My Girl by @anon66621404 is “a linear, gothic work of interactive fiction made for the Bluebeard Jam, 2024”. Superficially, it’s a fairly faithful telling of the Bluebeard story. But in Perrault’s version the horror begins with the reveal of the corpses in the basement. In My Girl, the horror is there from the very start.
His favourite endearment to employ is ‘my girl.’ Santiago smells of the sea, navy blue overcoat sun-faded from hard wear. The golden buttons are polished clean, visible signs of mending meandering over the breast pocket: small flowers sprouting from the wool. He wears the old, tatty thing, when he’s in a particularly good mood.

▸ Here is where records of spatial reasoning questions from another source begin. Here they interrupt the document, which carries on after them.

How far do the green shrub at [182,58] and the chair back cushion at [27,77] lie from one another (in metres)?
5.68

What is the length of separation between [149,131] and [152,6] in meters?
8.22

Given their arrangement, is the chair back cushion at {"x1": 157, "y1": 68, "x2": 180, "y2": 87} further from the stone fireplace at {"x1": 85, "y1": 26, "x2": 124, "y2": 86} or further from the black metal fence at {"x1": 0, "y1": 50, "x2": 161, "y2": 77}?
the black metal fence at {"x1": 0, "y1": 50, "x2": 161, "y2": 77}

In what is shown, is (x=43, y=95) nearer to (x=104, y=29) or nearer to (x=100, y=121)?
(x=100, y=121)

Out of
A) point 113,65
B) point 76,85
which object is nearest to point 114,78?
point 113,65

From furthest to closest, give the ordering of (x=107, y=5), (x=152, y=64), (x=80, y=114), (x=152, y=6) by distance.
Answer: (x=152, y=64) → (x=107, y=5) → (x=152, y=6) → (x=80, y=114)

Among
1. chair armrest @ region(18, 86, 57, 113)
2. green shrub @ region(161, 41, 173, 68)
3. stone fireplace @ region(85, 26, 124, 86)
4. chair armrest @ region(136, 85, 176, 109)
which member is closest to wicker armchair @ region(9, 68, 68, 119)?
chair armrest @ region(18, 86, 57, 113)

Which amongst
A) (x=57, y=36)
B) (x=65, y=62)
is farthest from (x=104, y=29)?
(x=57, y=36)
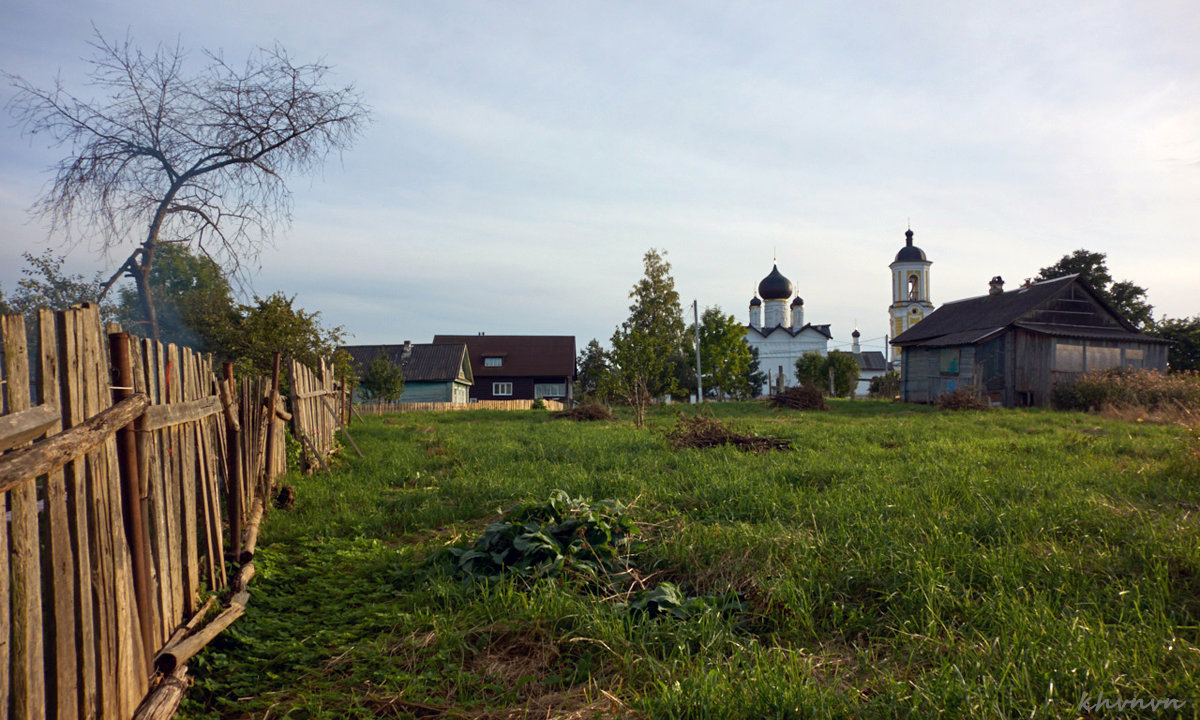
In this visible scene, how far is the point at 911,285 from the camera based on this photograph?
60.9 meters

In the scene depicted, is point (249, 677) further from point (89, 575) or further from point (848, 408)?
point (848, 408)

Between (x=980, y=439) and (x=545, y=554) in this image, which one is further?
(x=980, y=439)

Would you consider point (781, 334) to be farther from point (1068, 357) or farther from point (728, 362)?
point (1068, 357)

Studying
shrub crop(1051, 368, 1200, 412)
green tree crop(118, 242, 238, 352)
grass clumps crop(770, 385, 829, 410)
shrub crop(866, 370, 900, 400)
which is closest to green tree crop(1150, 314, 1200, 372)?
shrub crop(866, 370, 900, 400)

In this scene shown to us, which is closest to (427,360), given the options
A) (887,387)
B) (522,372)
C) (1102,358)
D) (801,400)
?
(522,372)

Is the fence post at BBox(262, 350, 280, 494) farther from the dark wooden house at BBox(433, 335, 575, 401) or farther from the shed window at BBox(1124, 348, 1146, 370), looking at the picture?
the dark wooden house at BBox(433, 335, 575, 401)

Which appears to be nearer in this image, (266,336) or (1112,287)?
(266,336)

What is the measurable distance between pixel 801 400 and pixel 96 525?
23524mm

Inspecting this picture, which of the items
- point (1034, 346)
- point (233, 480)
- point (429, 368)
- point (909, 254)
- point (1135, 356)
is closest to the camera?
point (233, 480)

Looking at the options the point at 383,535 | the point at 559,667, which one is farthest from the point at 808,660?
the point at 383,535

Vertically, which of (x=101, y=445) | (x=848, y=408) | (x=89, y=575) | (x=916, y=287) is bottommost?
(x=848, y=408)

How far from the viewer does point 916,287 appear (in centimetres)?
6081

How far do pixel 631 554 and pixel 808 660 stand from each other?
5.97ft

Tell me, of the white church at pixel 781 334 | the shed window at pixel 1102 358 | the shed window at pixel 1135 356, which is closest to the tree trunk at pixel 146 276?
the shed window at pixel 1102 358
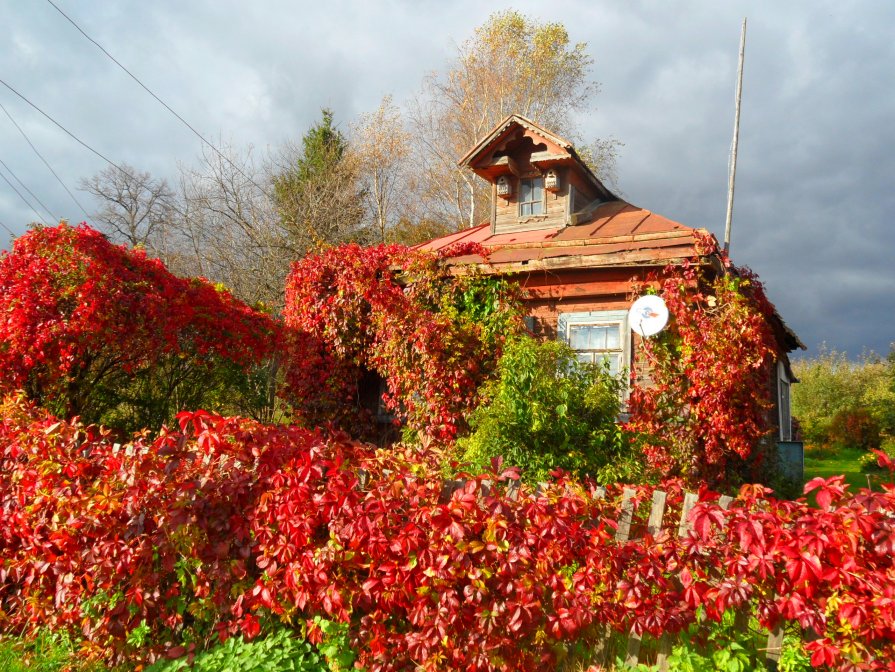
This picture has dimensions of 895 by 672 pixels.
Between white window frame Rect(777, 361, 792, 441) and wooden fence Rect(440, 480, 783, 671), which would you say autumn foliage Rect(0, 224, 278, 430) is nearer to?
wooden fence Rect(440, 480, 783, 671)

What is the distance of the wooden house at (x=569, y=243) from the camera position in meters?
8.71

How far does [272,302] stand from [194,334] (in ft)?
44.2

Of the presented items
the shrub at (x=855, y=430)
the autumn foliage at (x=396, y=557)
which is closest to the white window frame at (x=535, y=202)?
the autumn foliage at (x=396, y=557)

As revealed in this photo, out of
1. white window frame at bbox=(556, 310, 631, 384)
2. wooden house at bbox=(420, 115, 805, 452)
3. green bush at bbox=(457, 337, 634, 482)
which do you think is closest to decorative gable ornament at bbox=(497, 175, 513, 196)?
wooden house at bbox=(420, 115, 805, 452)

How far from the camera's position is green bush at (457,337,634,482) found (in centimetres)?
577

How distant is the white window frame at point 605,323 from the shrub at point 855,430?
14031mm

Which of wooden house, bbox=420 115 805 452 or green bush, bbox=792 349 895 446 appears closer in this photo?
wooden house, bbox=420 115 805 452

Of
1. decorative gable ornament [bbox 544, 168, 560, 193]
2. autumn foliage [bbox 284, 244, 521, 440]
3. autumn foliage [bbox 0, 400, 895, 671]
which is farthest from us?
decorative gable ornament [bbox 544, 168, 560, 193]

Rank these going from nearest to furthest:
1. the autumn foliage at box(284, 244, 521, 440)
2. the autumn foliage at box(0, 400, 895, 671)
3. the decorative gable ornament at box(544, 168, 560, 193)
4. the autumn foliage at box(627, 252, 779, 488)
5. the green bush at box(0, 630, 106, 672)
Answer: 1. the autumn foliage at box(0, 400, 895, 671)
2. the green bush at box(0, 630, 106, 672)
3. the autumn foliage at box(627, 252, 779, 488)
4. the autumn foliage at box(284, 244, 521, 440)
5. the decorative gable ornament at box(544, 168, 560, 193)

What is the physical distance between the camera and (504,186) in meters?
11.9

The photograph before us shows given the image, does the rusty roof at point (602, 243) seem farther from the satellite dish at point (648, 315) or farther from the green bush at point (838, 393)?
the green bush at point (838, 393)

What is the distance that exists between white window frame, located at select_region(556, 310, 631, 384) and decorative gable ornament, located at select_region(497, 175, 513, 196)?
3.55 m

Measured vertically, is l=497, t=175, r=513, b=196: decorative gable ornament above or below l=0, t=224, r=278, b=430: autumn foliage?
above

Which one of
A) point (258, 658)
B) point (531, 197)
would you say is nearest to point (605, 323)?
→ point (531, 197)
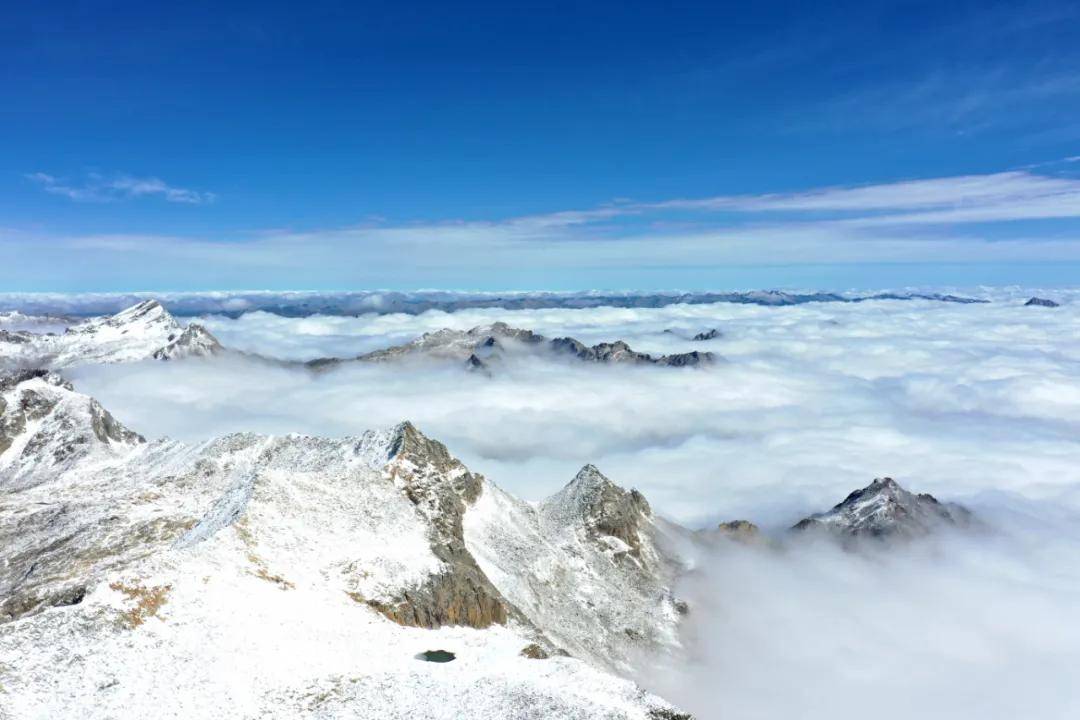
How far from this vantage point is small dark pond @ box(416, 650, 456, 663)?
48.7 meters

“My girl,” he says, reaching out to take hold of your hand, clasped lightly between both of his. He pets you like a small animal, a cosseted cat. His flesh is cold, as frigid as the arctic seas he made his fortune upon. In the trade of silks, rum, and golden fripperies: the very same with which he adorns the house he’s kept you in.

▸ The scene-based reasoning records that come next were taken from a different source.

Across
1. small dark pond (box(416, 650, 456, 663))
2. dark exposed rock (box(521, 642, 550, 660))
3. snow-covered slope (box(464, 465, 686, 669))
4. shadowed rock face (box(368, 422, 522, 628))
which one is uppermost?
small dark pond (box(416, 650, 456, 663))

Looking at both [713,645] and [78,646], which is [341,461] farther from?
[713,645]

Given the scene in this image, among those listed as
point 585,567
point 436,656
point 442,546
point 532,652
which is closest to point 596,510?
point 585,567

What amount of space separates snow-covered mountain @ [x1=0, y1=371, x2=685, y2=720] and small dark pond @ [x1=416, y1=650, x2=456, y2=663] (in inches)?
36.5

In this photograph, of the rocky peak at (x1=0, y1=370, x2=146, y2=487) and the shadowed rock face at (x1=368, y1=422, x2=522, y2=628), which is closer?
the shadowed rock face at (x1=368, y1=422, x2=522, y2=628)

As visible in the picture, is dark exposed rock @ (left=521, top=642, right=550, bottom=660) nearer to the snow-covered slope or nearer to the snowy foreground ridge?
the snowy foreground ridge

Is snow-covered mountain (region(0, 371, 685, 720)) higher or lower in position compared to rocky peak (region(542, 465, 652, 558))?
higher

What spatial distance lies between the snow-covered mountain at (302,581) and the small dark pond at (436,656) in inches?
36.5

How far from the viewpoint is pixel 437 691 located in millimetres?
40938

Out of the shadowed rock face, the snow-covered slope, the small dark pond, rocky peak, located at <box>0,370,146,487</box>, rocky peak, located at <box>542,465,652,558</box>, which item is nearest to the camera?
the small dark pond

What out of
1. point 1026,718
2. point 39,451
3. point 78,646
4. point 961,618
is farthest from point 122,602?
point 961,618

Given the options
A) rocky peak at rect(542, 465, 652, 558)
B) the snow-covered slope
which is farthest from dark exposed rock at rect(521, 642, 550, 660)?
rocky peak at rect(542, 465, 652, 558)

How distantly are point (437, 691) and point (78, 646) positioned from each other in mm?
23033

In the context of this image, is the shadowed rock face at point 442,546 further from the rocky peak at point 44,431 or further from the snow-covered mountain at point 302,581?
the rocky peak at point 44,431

She’s implicitly denied personhood, she’s an accessory, a possession. His girl.
The writing is good: it has a distinct narrative voice that does a good job of maintaining the story’s tone even when nothing overtly horrible is going on at the moment. (There were a couple of transitions I found to be abrupt, but that’s a small matter.)
I recommend it.
(In ways this echoes Andromeda Chained, above but with a grimmer tone.)